## About this exercise
List every line below containing "supplied".

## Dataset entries
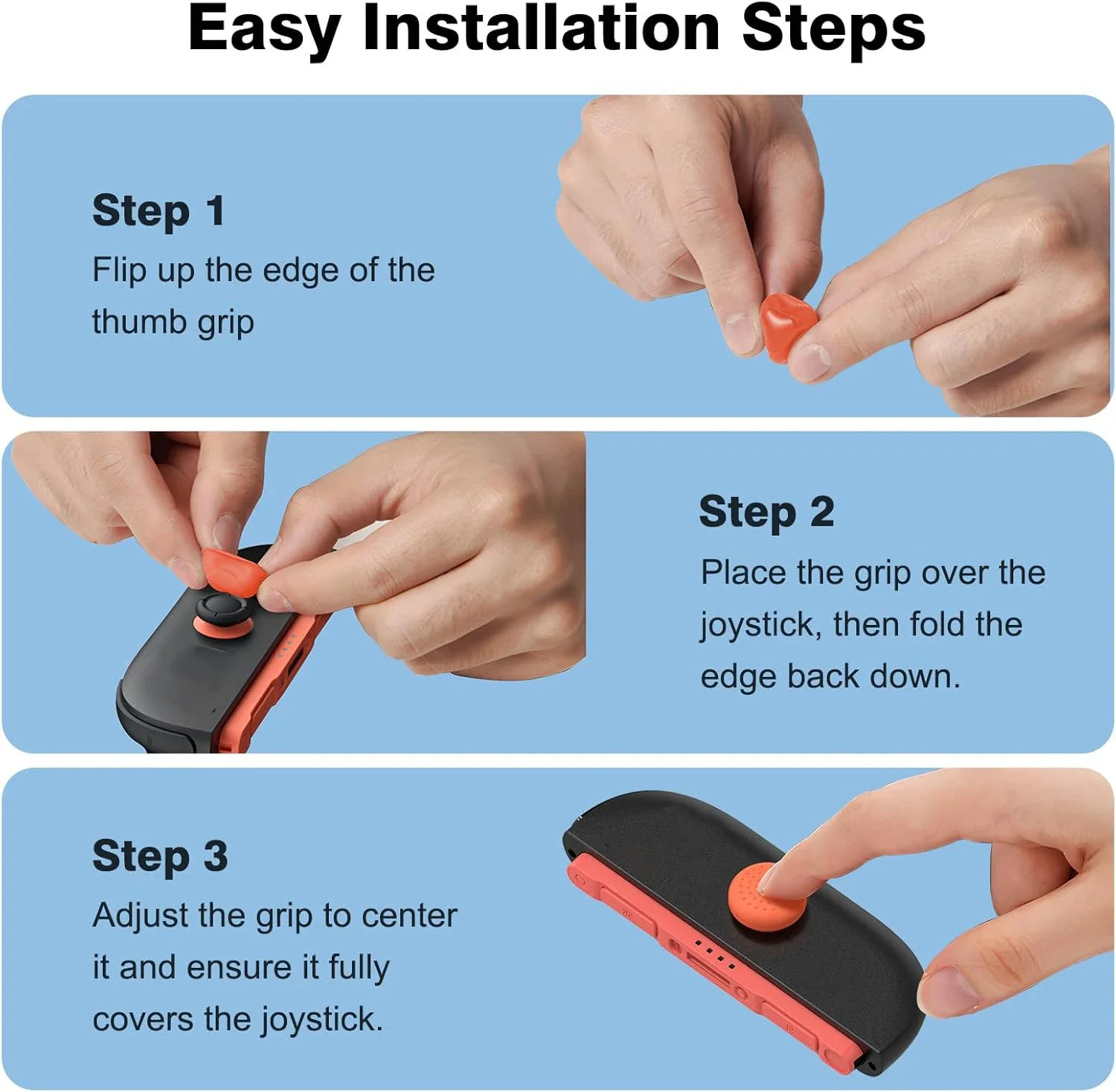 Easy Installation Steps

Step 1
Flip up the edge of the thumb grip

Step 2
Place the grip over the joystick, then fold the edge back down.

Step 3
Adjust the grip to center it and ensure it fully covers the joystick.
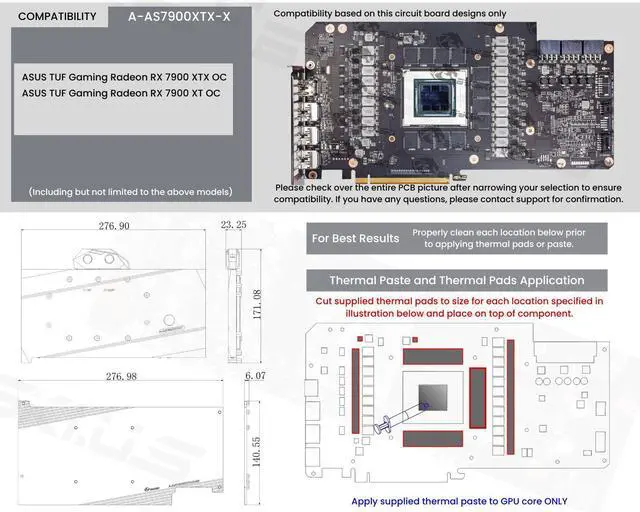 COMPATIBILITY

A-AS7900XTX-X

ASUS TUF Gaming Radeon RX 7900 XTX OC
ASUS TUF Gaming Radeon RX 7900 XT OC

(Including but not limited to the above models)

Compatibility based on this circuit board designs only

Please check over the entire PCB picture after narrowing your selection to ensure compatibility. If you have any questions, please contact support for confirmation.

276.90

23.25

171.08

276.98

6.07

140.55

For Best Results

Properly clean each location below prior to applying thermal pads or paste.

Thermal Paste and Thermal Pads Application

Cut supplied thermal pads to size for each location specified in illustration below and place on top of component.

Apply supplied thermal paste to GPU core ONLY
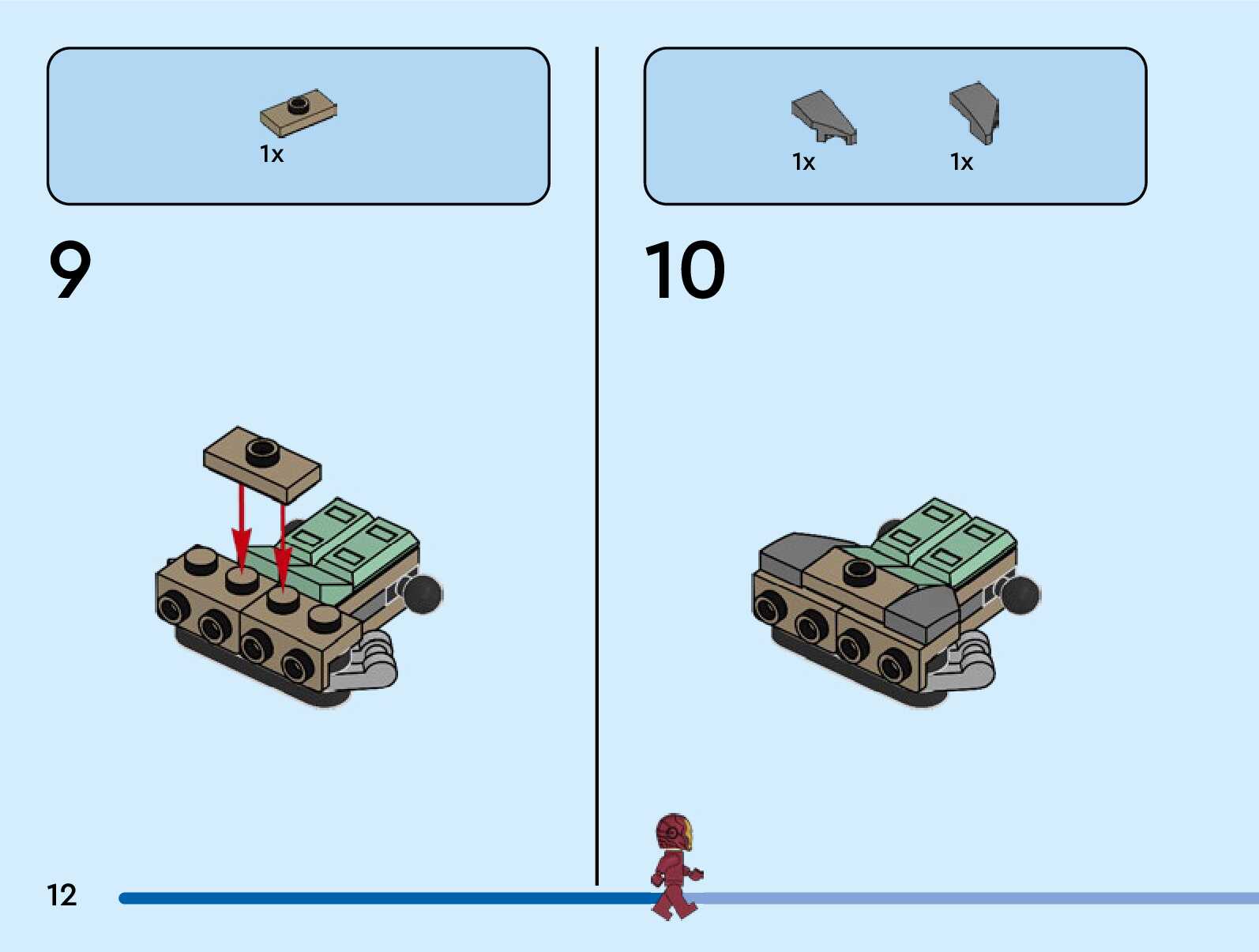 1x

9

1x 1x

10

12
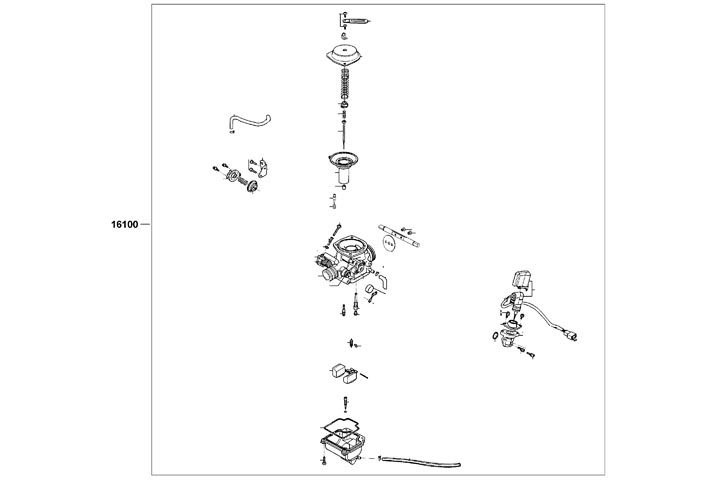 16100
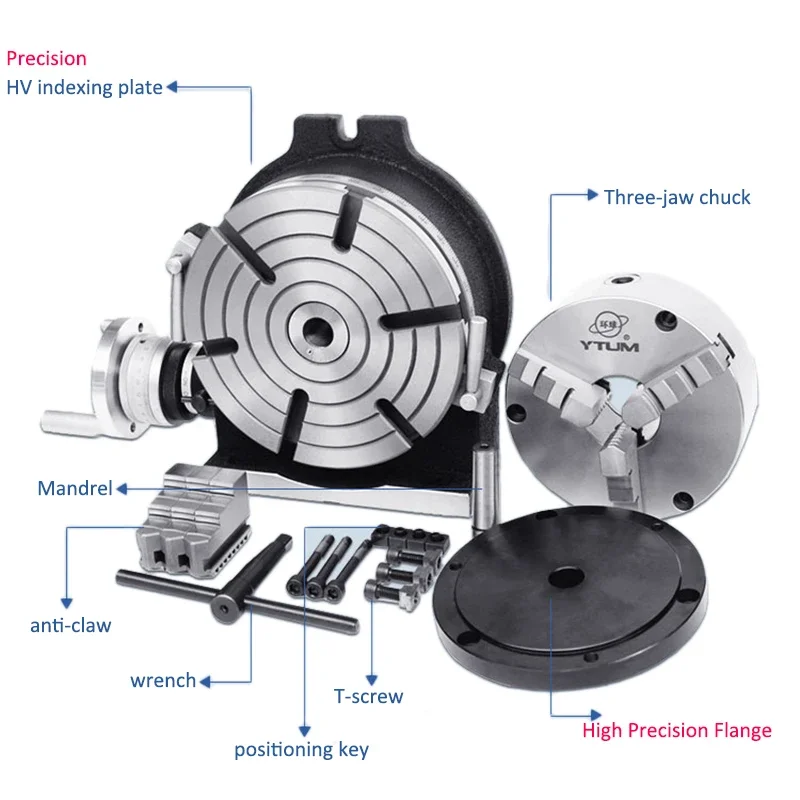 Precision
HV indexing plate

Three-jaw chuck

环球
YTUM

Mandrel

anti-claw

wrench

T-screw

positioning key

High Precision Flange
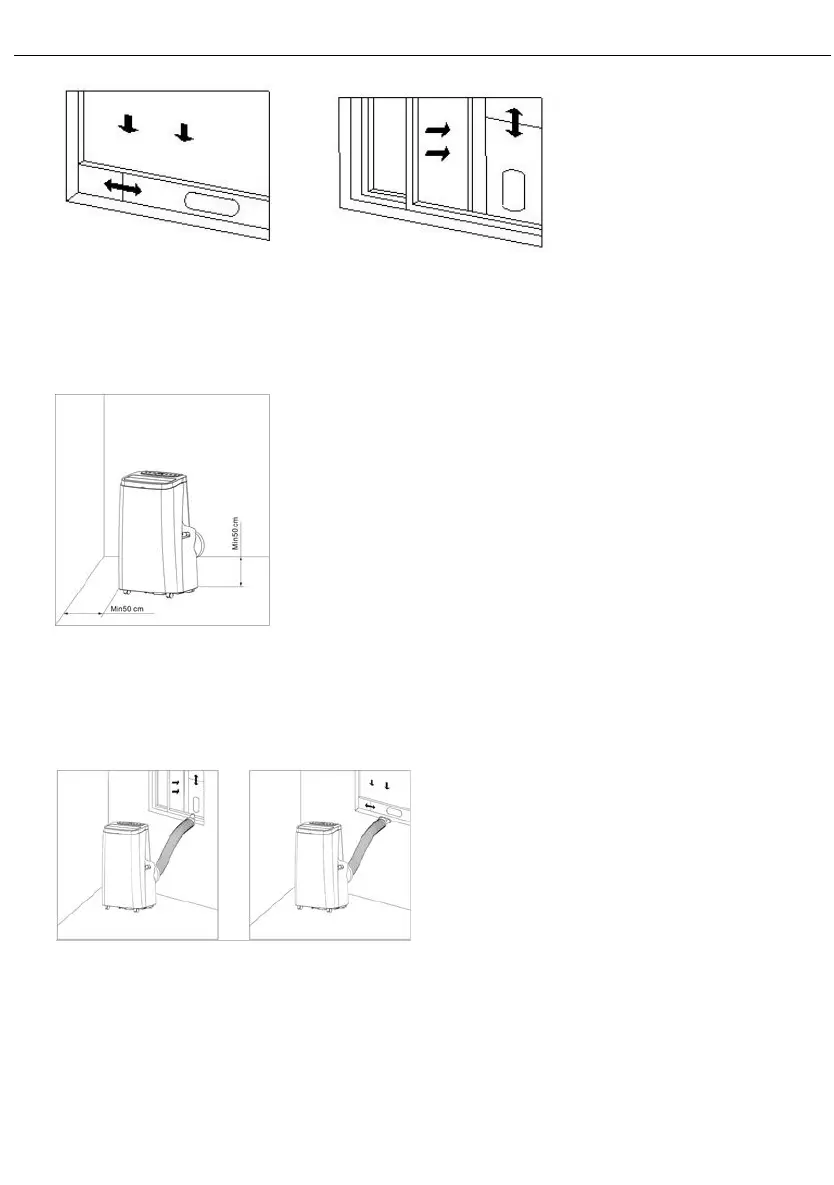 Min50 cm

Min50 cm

## Solution
Cut supplied thermal pads to size for each location specified in illustration below and place on top of component.
Apply supplied thermal paste to GPU core ONLY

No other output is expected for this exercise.